As for now I KNOW that I love my little family and love that we are all here together. My boys bring me joy and happiness beyond compare. My husband works hard to create a place where his family can grow and flourish. I have everything I need right here, right now, although having an ocean nearby would be handy at times. :)
I got real excited this past summer and started researching a surf trip to Costa Rica for spring break 2019. It's always been my dream to surf Costa Rica and with turning 40 this year I figured this would be a great year to do it. I called a few of my girlfriends who'd go with me, checked airline prices and surfing retreats, made lofty plans in my head of all the places we'd see and breaks we'd surf.......then reality set in because.....raising a family isn't cheap or easy.
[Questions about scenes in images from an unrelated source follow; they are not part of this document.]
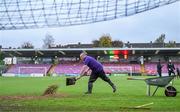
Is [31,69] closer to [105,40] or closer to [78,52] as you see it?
[78,52]

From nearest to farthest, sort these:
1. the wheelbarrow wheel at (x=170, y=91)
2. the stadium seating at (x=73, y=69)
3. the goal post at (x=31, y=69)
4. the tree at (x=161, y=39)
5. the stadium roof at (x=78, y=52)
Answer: the wheelbarrow wheel at (x=170, y=91) → the stadium seating at (x=73, y=69) → the goal post at (x=31, y=69) → the stadium roof at (x=78, y=52) → the tree at (x=161, y=39)

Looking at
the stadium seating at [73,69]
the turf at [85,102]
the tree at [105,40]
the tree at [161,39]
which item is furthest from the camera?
the tree at [161,39]

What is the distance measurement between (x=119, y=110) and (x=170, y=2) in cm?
503

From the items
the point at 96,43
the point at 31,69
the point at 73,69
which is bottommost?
the point at 73,69

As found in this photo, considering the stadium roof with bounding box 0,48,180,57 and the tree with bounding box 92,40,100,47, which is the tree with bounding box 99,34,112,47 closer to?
the tree with bounding box 92,40,100,47

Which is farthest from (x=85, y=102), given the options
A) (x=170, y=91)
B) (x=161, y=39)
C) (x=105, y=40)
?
(x=161, y=39)

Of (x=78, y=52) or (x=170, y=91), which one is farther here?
(x=78, y=52)

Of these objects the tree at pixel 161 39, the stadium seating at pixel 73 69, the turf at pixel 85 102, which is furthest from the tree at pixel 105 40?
the turf at pixel 85 102

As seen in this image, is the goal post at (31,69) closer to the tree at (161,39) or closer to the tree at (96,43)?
the tree at (96,43)

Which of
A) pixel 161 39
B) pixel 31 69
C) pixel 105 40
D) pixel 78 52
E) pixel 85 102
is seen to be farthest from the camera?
pixel 161 39

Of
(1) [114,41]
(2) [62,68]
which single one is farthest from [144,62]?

Medical bills are piling up for Odin's knees, our van needs fixing (or a new car entirely), we went into debt over my ptsd therapy, and the needs of our growing children never stop coming. So, I am putting Costa Rica on the back shelf for now and also remembering this beautiful poem by Anne Cambell that suits my mom-life perfectly:

“You are the trip I did not take, you are the pearls I could not buy,
you are my blue Italian lake, you are my piece of foreign sky.

You are my Honolulu moon, you are the book I did not write,
you are my heart's unuttered tune, you are a candle in my night.

You are the flower beneath the snow, in my dark sky a bit of blue,
answering disappointment's blow with "I am happy! I have you!”


― Anne Campbell



My big boys are getting so big!
Morning snuggles
My penguin asked me to drive him up to the big water tank so I did.
My favorite part of the day

Braces-free since June 4th. I got a permanent retainer put in both the top and bottom.


Jonah's baptism. Such a special day for our little JoJo.

Me and Micah my love, with a photobombing Odin.

Roadtripping this past summer. We got stuck in traffic for 2 hours outside of 106 degree Vegas with no AC.  Good times.